● **Texto fuente**
- - -

Como anotaba la semana pasada, la actualidad está centrada en las elecciones. Hoy se compartirá la playa –si el levante lo permite- con el breve paseo hacia el colegio donde esperan las urnas. El camino propiciará el encuentro, la charla y si la obligación ciudadana no lleva mucho tiempo de espera y además es vespertina, podrá caer hasta un refrigerio. Mañana los periódicos recogerán los resultados pero mientras llegan la actualidad la conforman otras noticias. No las voy a nombrar porque desayunamos, comemos, cenamos y dormimos con ellas. Por eso, la hablilla de hoy será como un paréntesis que se cerrará con el punto final. En ella vuelvo a uno de mis temas favoritos.
A falta de unos días para que se inaugure la Feria del Libro de Madrid, me viene a la mente que todos los años y sin pretenderlo, estas hablillas le dedican unas cuantas líneas. Inevitables y no repetitivas, éstas dan la sensación de querer volverse antiguas, como los libros, que nacen con la vocación de hacerse viejos y así inmortalizar a sus autores. Claro que, cuando ven la luz, cuando una mano los sostiene y la otra abre y acaricia dulcemente sus páginas, el autor desaparece aunque su nombre esté impreso en la portada, aunque su foto aletee en la solapa.

- - -

● **Datos del ejercicio**
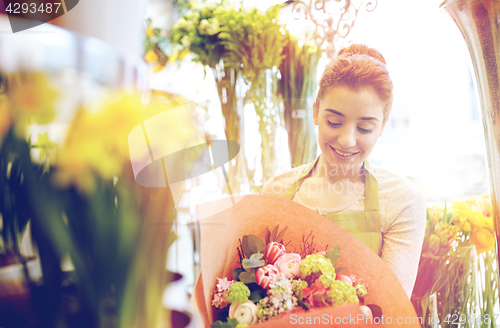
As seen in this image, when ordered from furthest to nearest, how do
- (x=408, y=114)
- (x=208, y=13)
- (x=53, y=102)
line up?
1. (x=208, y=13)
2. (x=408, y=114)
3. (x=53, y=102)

- - -

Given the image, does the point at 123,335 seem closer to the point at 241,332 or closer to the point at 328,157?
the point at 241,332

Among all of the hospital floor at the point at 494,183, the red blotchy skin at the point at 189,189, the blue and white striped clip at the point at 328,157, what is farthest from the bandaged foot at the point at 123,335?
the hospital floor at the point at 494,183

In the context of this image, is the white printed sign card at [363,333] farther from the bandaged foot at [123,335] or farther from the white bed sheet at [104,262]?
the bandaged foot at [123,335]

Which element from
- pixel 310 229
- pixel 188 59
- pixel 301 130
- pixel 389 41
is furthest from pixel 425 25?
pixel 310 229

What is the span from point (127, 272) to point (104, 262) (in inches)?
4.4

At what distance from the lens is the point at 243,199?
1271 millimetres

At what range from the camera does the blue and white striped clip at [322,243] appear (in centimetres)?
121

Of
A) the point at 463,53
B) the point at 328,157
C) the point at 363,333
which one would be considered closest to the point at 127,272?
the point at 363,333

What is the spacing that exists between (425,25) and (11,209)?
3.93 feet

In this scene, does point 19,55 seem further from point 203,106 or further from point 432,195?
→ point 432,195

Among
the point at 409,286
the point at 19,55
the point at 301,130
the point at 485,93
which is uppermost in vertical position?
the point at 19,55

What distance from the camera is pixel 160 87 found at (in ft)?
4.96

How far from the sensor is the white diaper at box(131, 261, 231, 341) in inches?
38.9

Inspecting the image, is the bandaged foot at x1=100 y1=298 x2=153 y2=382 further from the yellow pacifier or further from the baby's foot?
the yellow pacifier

- - -

● **Ejercicio a resolver**
Reproduce el pasaje del texto fuente que va desde "Como anotaba la" hasta "mis temas favoritos.".

● **Solución propuesta**
Como anotaba la semana pasada, la actualidad está centrada en las elecciones. Hoy se compartirá la playa –si el levante lo permite- con el breve paseo hacia el colegio donde esperan las urnas. El camino propiciará el encuentro, la charla y si la obligación ciudadana no lleva mucho tiempo de espera y además es vespertina, podrá caer hasta un refrigerio. Mañana los periódicos recogerán los resultados pero mientras llegan la actualidad la conforman otras noticias. No las voy a nombrar porque desayunamos, comemos, cenamos y dormimos con ellas. Por eso, la hablilla de hoy será como un paréntesis que se cerrará con el punto final. En ella vuelvo a uno de mis temas favoritos.